News that staff on management band pay grades are to receive a less than 1% rise is derisory and does not reflect the contribution they make to Council business says UNISON Branch Secretary, Rob Turner.
Mr Turner continues, “Management band pay is set and agreed by the Council’s Strategic Management Team and approval is sought from the elected County Council members. UNISON has no formal involvement in this process but we say that all staff should receive the same increase. The council has budgeted for a 1% rise across all staff and it is only right that they should implement this for their managers. This situation is not new but is an issue that crops up every year.
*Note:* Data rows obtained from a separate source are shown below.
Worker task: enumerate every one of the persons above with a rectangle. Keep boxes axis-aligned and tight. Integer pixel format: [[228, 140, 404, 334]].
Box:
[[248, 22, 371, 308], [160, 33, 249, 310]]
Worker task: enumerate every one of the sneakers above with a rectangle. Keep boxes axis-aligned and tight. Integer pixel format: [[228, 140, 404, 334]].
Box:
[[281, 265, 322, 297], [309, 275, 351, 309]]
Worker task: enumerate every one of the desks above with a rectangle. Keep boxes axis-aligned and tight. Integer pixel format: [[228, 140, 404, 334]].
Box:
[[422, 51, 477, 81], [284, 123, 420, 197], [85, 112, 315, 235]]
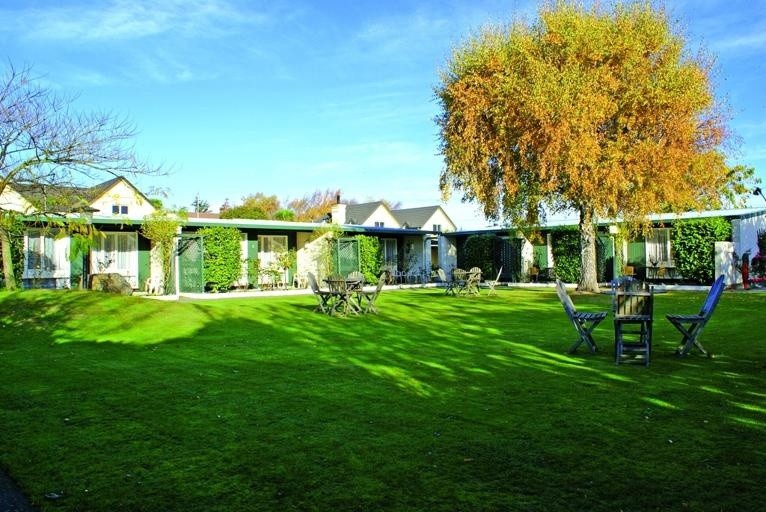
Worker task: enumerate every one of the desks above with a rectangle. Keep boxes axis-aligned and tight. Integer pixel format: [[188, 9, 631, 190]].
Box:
[[598, 288, 667, 362]]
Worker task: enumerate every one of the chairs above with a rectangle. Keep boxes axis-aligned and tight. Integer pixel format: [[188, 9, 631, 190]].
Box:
[[307, 270, 386, 319], [437, 265, 504, 297], [610, 275, 653, 369], [666, 273, 727, 358], [554, 278, 608, 354]]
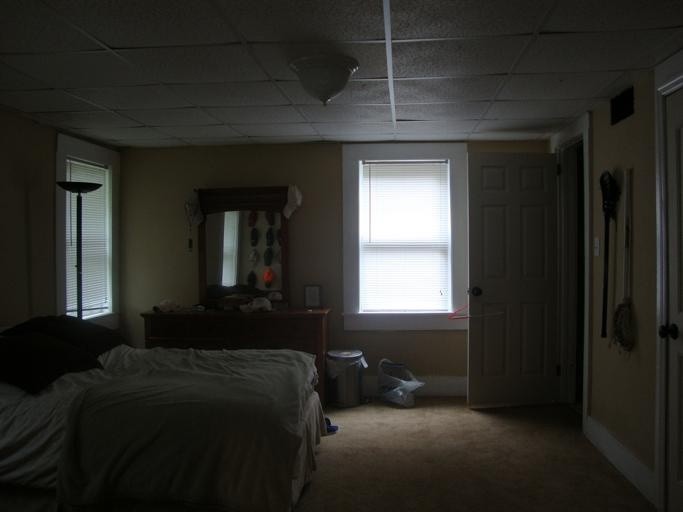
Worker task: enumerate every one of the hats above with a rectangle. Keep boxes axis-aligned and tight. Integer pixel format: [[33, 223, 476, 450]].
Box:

One way to resolve it would be to bring management band into national bargaining which would prevent the Council seeking to divide management and non-management staff in this way.”
Speaking about the future 3% pay cut which was announced recently by the Chief Executive Mark Lloyd and reported by the CEN on Friday September 13, Rob Turner says “your article is correct in that the Council is seeking to deliver a further 3% saving to staffing costs. We are involved in informal discussions but it appears clear that the leaders of the council want this saving delivered by introducing mandatory unpaid leave, reduced sickness benefits and a withdrawal from national pay bargaining. Withdrawal from national pay bargaining, strangely enough, will not deliver any savings at all - so the question of why Council leaders insist on this proposal needs to be asked? We also predict that there will be further cuts for all Council staff in future years and the picture is not very bright. We are consistently being told that what Council leaders want is a negotiated settlement to the current informal talks and we have put forward suggestions for equivalent savings, which would not see these cuts to employee’s terms and conditions, yet we are ignored. I believe there is a hidden agenda with the Council leaders seeking to deliver the same cuts as those that are currently being implemented in our Northamptonshire shared services council. I also believe that the Council, by not giving management the budgeted pay rise this year, are giving a clear indication of what all staff will face if we come out of national bargaining.”
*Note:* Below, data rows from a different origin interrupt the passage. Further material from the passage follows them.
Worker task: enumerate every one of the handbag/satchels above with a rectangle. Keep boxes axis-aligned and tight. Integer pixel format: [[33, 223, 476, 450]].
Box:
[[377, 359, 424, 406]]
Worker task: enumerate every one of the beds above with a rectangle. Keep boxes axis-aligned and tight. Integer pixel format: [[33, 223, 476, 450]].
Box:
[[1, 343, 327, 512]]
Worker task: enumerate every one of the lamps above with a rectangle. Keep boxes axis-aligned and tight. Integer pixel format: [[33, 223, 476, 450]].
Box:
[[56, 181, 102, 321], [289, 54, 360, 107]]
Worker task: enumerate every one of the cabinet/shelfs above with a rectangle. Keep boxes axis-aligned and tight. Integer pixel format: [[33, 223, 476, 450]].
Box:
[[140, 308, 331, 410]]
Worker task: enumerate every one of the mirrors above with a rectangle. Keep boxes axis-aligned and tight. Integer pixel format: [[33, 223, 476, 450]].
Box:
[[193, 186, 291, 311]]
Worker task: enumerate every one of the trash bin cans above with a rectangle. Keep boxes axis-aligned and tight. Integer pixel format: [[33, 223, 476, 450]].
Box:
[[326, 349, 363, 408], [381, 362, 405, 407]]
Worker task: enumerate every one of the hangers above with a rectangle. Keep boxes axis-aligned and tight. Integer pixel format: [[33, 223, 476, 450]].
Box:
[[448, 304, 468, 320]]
Speaking about the comments made by Councillor Maurice Leeke in Fridays CEN about the ‘devastating’ effect on ‘staff morale’, Mr Turner stated that “morale is already at rock bottom and these cuts, which will drive our members further into poverty, will only serve as a driver for staff to seek work elsewhere. We are already the lowest paid employees in the public sector within Cambridgeshire. The City Council has implemented a Living Wage as a standard for City Council staff, where the County Council, which is supposed to be a leading Council, has over 800 of its staff being paid below the Living Wage.”
Pressed about staff leaving for work elsewhere Mr Turner said “an example would be of our hard working UNISON members in social care. Every County who borders Cambridgeshire pays their social workers more. Norfolk has recently announced a £16.5 million investment in their children’s services alone, yet our social workers are working under enormous pressure with staff shortages and increasing workloads. Cambridgeshire County Council seeks to resolve this problem by employing agency workers on salaries which are over double what they are willing to pay Council workers. Is it any wonder moral is low? Council leaders need to invest in and support their staff. These informal talks to cut wages and terms and conditions need to be ended and discussions need to start that will aim to deliver a committed and valued workforce.”